Boyer’s Mill Road gets its name from the family of Adam Boyer. He, along with his son Peter, ran a sawmill and gristmill at the edge of Linganore Creek from about 1836-1880. A fire destroyed the Boyer Mill, but stones from the old mill were used to help build the original bridge platform we to cross Lake Linganore.

Adam Boyer is a descendant of Casper Boyer, an immigrant from Württemberg, Germany. Casper came to the United States in 1771 on a ship called “Tyger” to Philadelphia, Pennsylvania. Casper served in the Revolutionary War. Many Boyer descendants have a history of military service in the United States, some having served during the War of 1812 and the Civil War. Adam Boyer is also one of the founding members of Fairview Chapel and his grave is located in the historic Fairview Chapel cemetery.

Brosius Dam & Brosius Rock

Water cascaded over the top of the Brosius Dam on June 3, 1972, the same year it received two honor awards, one for Environmental Excellence in Architecture & Engineering, and the second for Engineering Excellence from the Consulting Engineers Council, USA.

A 600-foot long rock-and-earth-fill dam impounds a 209-acre body of water known as Lake Linganore, named for the larger of the two creeks that feed the lake. Brosius Rock, the boulder located at the corner entrance of the earthen dam, has a carved inscription that dedicates the dam—the Brosius Dam— to J. William Brosius, the father of Eaglehead’s original developers. Incorporated into the design of the Brosius Dam are 11 fountains along the northern wing of the dam area.

Eaglehead Lakes & Beaches

Lake Linganore is the largest of the four community lakes (seven were originally envisioned) and it has 13 ½ miles of shoreline. Beaches along the lake are provided in the villages of Nightingale and Coldstream. Boat racks can be leased annually at Coldstream Beach, Nightingale Beach and near the village of Aspen. Lake Merle is the second largest of the four community lakes and also has a small beach area on its eastern end. The remaining two lakes are Lake Anita Louise, located in the village of Pinehurst, and Lake Marion, the smallest of the four lakes, is located near the entrance to Woodridge. A Maryland fishing license is required for anyone fishing in Eaglehead lakes along with your Lake Linganore Association ID card.

The Esplanade

This half-mile long concrete structure is suspended 12-feet above the water along the steep northern shoreline of Lake Linganore.

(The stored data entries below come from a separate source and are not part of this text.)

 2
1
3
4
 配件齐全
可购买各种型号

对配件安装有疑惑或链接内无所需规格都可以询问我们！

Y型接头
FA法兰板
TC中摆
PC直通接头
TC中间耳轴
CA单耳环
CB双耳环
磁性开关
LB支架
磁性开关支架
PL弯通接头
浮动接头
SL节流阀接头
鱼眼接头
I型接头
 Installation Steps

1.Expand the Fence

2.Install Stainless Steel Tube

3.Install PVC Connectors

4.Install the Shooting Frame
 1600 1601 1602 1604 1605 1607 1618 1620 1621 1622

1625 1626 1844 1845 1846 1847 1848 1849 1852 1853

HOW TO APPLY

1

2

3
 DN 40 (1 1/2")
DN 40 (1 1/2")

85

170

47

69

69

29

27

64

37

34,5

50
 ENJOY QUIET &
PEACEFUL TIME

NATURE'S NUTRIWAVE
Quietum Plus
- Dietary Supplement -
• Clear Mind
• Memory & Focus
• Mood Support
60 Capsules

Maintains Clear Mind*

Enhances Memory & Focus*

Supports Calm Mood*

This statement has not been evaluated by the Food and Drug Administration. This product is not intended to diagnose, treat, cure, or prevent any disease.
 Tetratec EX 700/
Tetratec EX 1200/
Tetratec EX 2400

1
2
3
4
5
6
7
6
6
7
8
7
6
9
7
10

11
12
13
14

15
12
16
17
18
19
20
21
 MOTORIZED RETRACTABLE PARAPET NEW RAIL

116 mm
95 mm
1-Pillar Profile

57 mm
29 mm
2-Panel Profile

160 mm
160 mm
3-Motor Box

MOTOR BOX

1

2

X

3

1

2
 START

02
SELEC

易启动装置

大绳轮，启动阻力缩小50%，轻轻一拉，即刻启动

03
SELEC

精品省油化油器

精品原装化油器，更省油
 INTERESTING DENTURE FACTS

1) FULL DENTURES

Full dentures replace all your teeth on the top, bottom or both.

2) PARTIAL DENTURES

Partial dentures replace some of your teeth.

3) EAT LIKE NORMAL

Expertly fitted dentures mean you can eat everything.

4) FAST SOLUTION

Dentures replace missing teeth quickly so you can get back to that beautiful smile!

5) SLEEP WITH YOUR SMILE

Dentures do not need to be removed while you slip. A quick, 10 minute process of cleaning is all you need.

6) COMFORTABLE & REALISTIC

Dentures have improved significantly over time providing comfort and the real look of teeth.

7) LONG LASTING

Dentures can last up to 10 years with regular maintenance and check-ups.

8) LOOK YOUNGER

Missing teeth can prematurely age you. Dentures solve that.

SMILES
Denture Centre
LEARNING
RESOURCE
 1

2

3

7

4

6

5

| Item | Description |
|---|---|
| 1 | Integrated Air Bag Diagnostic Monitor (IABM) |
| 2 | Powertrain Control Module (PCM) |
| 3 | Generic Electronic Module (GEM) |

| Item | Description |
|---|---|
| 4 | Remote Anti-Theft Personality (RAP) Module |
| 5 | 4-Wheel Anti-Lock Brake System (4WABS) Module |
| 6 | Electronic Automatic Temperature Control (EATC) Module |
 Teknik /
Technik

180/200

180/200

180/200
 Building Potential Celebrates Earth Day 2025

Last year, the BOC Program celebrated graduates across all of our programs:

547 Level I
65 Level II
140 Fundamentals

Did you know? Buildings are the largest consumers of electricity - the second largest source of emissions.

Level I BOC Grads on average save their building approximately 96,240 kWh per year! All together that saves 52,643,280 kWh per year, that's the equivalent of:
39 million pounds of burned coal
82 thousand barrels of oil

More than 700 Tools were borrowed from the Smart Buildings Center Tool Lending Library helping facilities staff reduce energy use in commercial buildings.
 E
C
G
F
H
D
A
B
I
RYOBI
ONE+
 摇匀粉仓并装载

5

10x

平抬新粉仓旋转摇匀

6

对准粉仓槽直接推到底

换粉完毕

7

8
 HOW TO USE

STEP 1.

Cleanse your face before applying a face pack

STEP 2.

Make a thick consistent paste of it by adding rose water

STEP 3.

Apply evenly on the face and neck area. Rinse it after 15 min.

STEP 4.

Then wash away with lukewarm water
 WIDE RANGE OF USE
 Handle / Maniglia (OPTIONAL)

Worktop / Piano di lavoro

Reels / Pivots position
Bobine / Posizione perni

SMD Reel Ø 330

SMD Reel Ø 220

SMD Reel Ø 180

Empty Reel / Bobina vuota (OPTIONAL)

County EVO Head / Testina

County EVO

It was originally built as a part of the Eaglehead sewer system, though it no longer is, and was designed to minimize environmental impact and preserve the trees and the sloping northern shoreline of Lake Linganore. The design incorporated a walkway on top of the structure, which made it a unique part of the community’s trail system. Four other shorter esplanade sections were built along the lake where sewer lines needed to be installed but creeks and other aspects of the natural setting needed to be preserved.

Association Fountain & Garden

Located next to the Lake Linganore Association office building, these gardens were planted by residents with grants provided by the MaryLandscapes 2000 program. The gardens were developed to showcase various native plants and to promote native plant landscaping as a means of saving water and preserving the area’s natural plants. The three types of gardens featured are: the Water Conservation Garden, the Suburban Garden, and the Natural Garden.

Ben’s Branch Bridge

The 70-foot long bridge, a part of Eaglehead’s trail system that connects the villages of Pinehurst and West Winds, was given to the LLA by Frederick County. The steel structure was originally installed in the early 1900s in the western section of Frederick County on Harmony Road. When the bridge was condemned to vehicular traffic, Frederick County salvaged it as a part of its historic bridge program. The structure was restored and reconstructed by LLA maintenance staff from 2003 to 2004.